Being an adult has come with some surprises. One of those is learning how much you can disagree with family and friends. These disagreements aren’t Lebron vs Kobe vs Jordan, or who’s in your Rap Mt. Rushmore or any of that surface-level bullshit. They are foundational issues that could change your perspective on people, no matter how close they are to you. This isn't about how I changed their mind, this is a reminder that people think differently even if it is far left… or right.
A while back, I had a conversation with some family, without getting too much into detail, they called a neighborhood my wife was from a “shitty neighborhood”. A jaw-dropping comment to say the least, it had similar vibes as Trump referring to Haiti and African nations as “shithole countries”. It's interesting how many Black people carry this elitist attitude toward the hood like our parents and grandparents weren’t there just 20-30 years ago. Many of us are a single generation removed from the hood. Even still, so many look down on the hood and sound no better than the disconnected white people that curse our community while consciously ignoring the systems that led to the downfall and consistent oppression of it. That is self-hate. Change my mind.
I’ve seen friends and random Black men oppose the Black Lives Matter movement. Claiming it is a feminist movement that disregards and emasculates Black men. Mind. Blown. They don't agree with the mission statement because it does not specifically mention Black men like it does Black women and Black LGBTQ+. Damon Young said it best, straight Black men are the white men of Black people. Black men exude the same privilege as white men when it comes to the Black community. We expect things to be tailored to us, our women should submit to us (even when we haven’t established ourselves as a trustworthy partner, reliable leader, or provider), we are threatened when our women refer to themselves as independent, and we are offended when our women challenge us to be better.

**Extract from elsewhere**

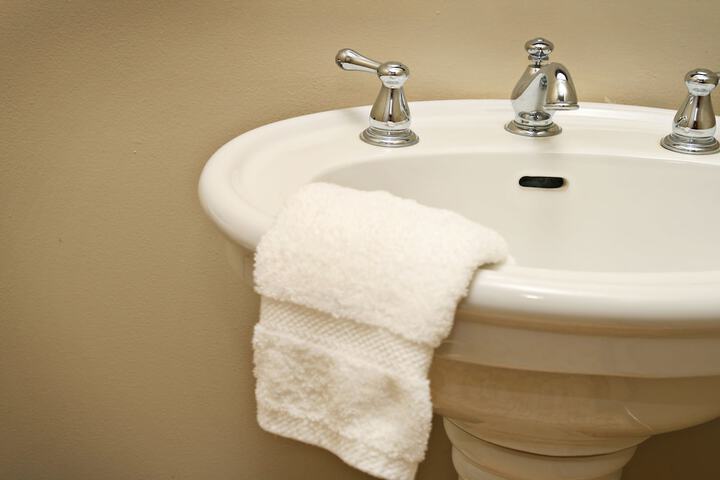 Bathroom sink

In reality, Black Lives Matter was conceptualized because of the violence committed against Black men by police and other white entities. While the feminist movement of yester-year did not include Black women despite their major contributions, there is enough space in this movement to fight for the lives of Black women, and Black LGBTQ+ people because their Black lives matter just as much as Black men’s.
“Feminism is a movement to end sexism, sexist exploitation, and oppression.” - bell hooks
Feminism has nothing to do with taking from Black men, only leveling the playing field and uplifting Black women. Change my mind.
Last one (for now) so many people (mostly black men) expressed how they hated both Trump & Hillary in 2016 so they didn't vote and after three and a half years of Trump, they now hate both Trump & Biden for this election so they're on the fence again. Hell, I never liked Trump, and Biden wasn't in my top 3 during the primary. But I do support putting my family and Black people as a whole in the best position to succeed. I think we have to change the narrative from the lesser of two evils to who will provide Black people the most in this 4-year window. In a perfect world, there are multiple political parties with an equal chance of winning an election. I would be voting for a Black man or Black woman that has a realistic plan to create positive and sustaining opportunities for Black families and businesses. This person would be scandal-free and unwavering in their commitment to uplifting Black folk. But this isn’t a perfect world, and there isn’t a perfect candidate. So, we have to consider who can move the needle forward, whom can we apply the proper pressure to see real change. We do this and at the same time, we find Black candidates that we can elect. I believe that we have started on that path, but not voting stifles our progress. Change my mind.
I think these conversations are difficult in general, but especially when family and friends are on the opposite side of what we thought was common sense. They are difficult but necessary conversations.